**Passage to read:**
Tutorials

How to Sync Simple Analytics Data to BigQuery using GitHub Actions

Herman Schaaf

Herman Schaaf

Introduction #

In this how-to guide, we will show you how you can load page views and events from Simple Analytics into BigQuery on regular schedule. We will use GitHub Actions to automate the process and make use of the CloudQuery Simple Analytics source integration and the BigQuery destination integration. This is a simple, reliable (and potentially free!) way to load Simple Analytics data into BigQuery on a regular basis.

Prerequisites #

Before we start, to follow this guide you will need the following:
  • a Simple Analytics account to load data from,
  • a BigQuery dataset to sync to,
  • a GitHub repository to store the workflow and config files, and
  • the gcloud CLI installed and configured. You may also choose to use the Google Cloud Console UI (or Terraform) instead, but we won't cover the steps for that here.
Now, let's get started!

**Activity list:**
1. Retype the BigQuery sync tutorial from "In this how-to" to "a regular basis.".
2. Turn the paragraph of the BigQuery sync tutorial that begins "In this how-to guide" into a short bulleted list that keeps its main facts.
3. Summarize the BigQuery sync tutorial in two sentences.

**Information provided:**
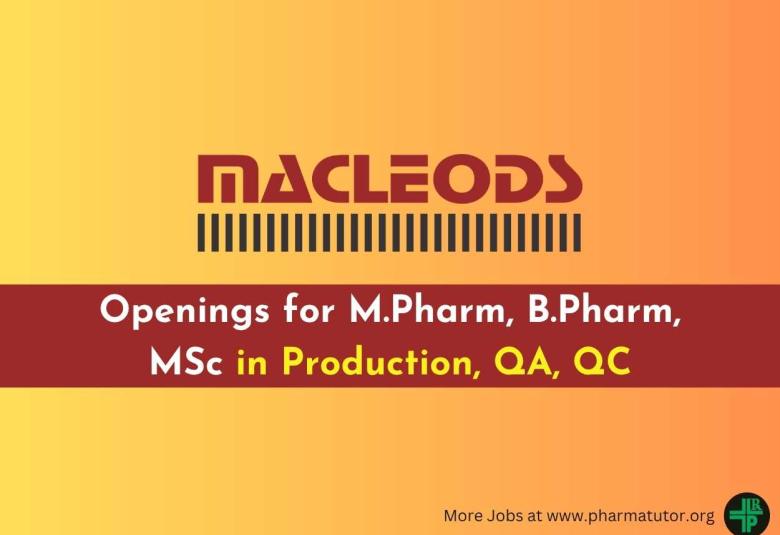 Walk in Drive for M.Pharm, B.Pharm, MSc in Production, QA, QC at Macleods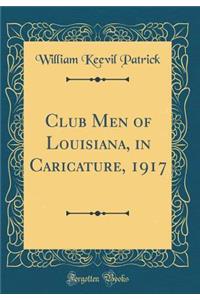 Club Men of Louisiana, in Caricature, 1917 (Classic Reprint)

**Task results:**
1.
In this how-to guide, we will show you how you can load page views and events from Simple Analytics into BigQuery on regular schedule. We will use GitHub Actions to automate the process and make use of the CloudQuery Simple Analytics source integration and the BigQuery destination integration. This is a simple, reliable (and potentially free!) way to load Simple Analytics data into BigQuery on a regular basis.

2.
- Loads page views and events from Simple Analytics into BigQuery on a regular schedule
- Automates the process with GitHub Actions
- Uses the CloudQuery Simple Analytics source integration and the BigQuery destination integration
- Offers a simple, reliable, and potentially free approach

3. The tutorial explains how to load Simple Analytics page views and events into BigQuery on a regular schedule, using GitHub Actions to automate the process along with CloudQuery's Simple Analytics source and BigQuery destination integrations. Following it requires a Simple Analytics account, a BigQuery dataset, a GitHub repository for the workflow and config files, and an installed and configured gcloud CLI.